The day before the game, he was doing a practice run of his stunt. He stood on a bank of lights high above the football field and jumped. Too much slack in the line sent Dan 70 feet down onto seats in section 324 of the Arrowhead Stadium. “I did some damage to those seats,” Dan says with a laugh. “But they did a number on my body.”
Dan spent nine days in the hospital before he was released for six months of physical therapy. “At first I thought, if I just work hard for one week I’ll be ready to go,” he says. “I was not prepared for how mentally challenging it is to recover from something like that. Day after day after day of appointments and physical therapy.”
Dan says the fall put his life in perspective in short order. He helped pass the time during his recovery by writing his first book, “Wolves Can’t Fly.” The book includes stories from his career as KC Wolf and how his faith plays a role in everything he does.

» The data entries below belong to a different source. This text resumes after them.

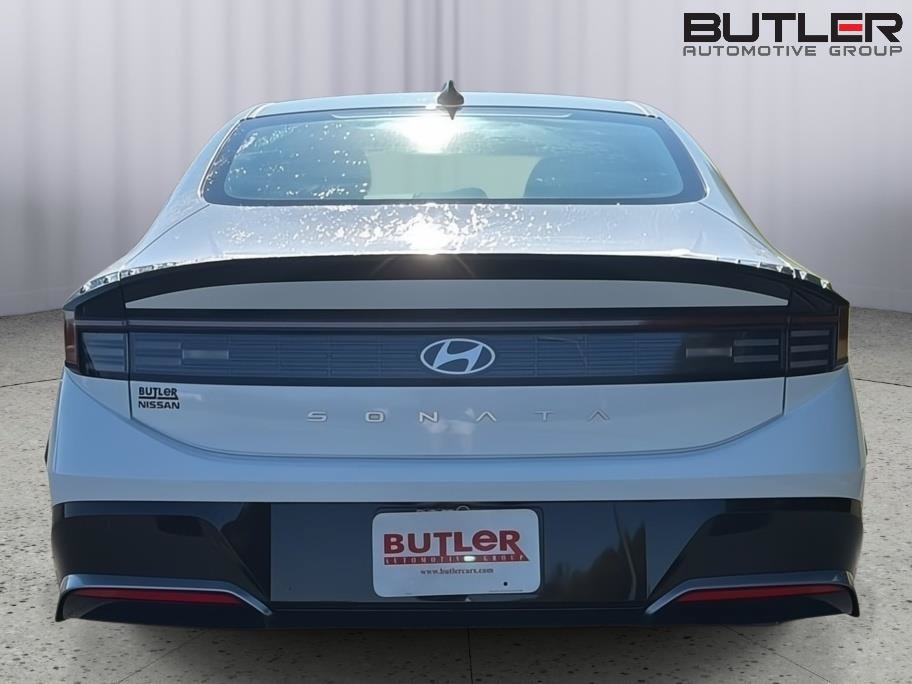 Used 2025 Hyundai Sonata SEL FWD image 5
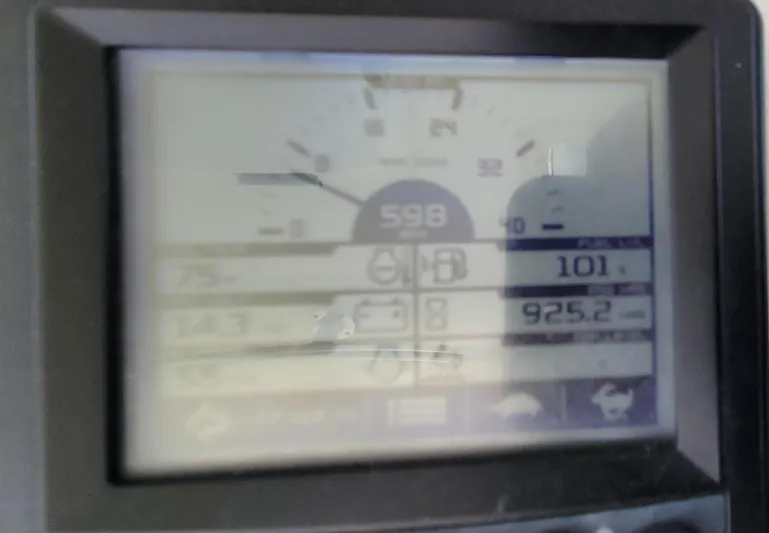 'betty Jane' Yacht Photos Pics 'Betty Jane'  -   Volvo 435 D6 Engine hours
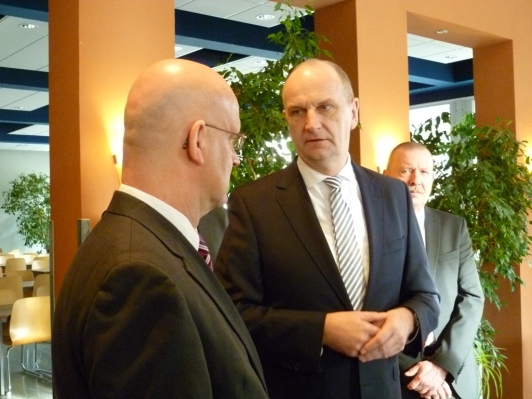 Landrat Herr Loge mit Ministerpräsident Dietmar Woidke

“I’ve always heard there are no accidents, just incidents as part of God’s perfect plan for my life,” Dan says. “I didn’t like the pain, but I knew God must have a purpose behind this pain or he would’ve never allowed it in my life.”

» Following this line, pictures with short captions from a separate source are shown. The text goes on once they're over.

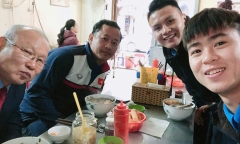 Quang Hải, Duy Mạnh mời HLV Park Hang Seo ăn phở bò Hà Nội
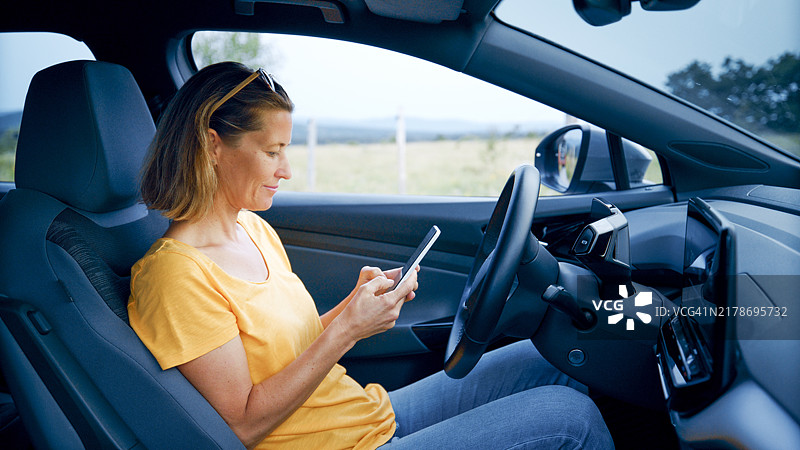 白人女性在车内发短信图片素材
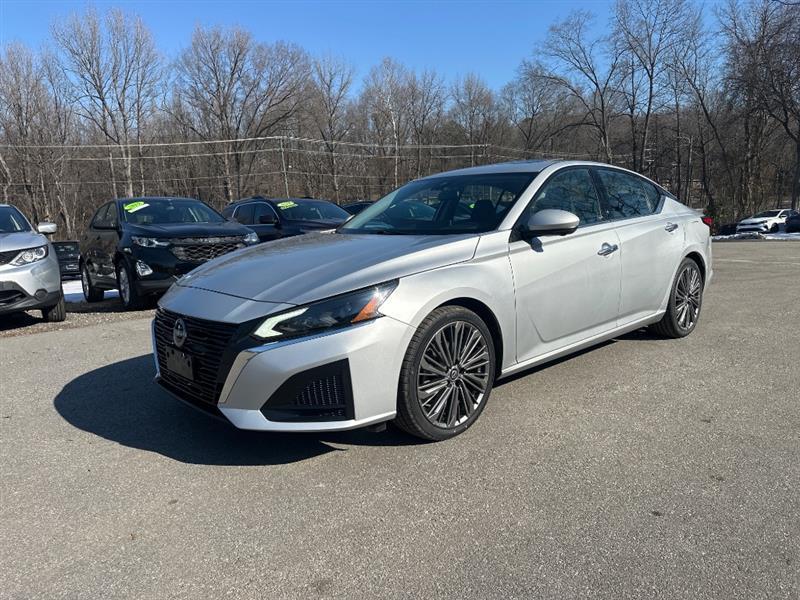 Nissan Altima 2.5 SL 2023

Dan says the six months of rehab made him realize how much he loved what he did. He returned to the field the following year to continue his duties as KC Wolf. “When I first put it back on I was a little tentative,” he says of his wolf suit. “I asked my doctor what I could and couldn’t do and he just said, ‘Dan, you’ve got titanium rods, you’re not going to break them.’ ”
Two years after the fall, he expanded his mission work using funds from his book and speaking engagements. In addition to the more than $150,000 raised for orphanages and homeless shelters, KC Wolf has visited orphanages in Haiti, Honduras, India, the Philippines and Tanzania.
“When we did our first mission trip to an orphanage in Haiti it made me realize just how blessed I am personally living here in the United States and that I’ve got this ridiculous platform to make an impact on people,” he says. “These kids don’t know who the Chiefs are or KC Wolf is. We just hope we can bring some joy to their lives.”
Dan stays busy all year long with hundreds of corporate and motivational speaking commitments in addition to his appearances as KC Wolf at weddings, parades and school programs.
About to start his 33rd season running around Arrowhead Stadium, Dan is the longest tenured NFL mascot by about 15 years, appearing in more than 350 games. He says his fall and lingering pain are a constant reminder to live each day to its fullest.
“What that little bungee jump did for me was let me realize that life is temporary,” Dan says. “I have a friend who tells me that we’re all like jugs of milk. We all have an expiration date, just ours isn’t printed on us. I can’t tell you what that date is for me. But I can tell you that between right now and that date, I intend to live life to the fullest and use my time, talents and treasures to make an impact on the lives of those around me.”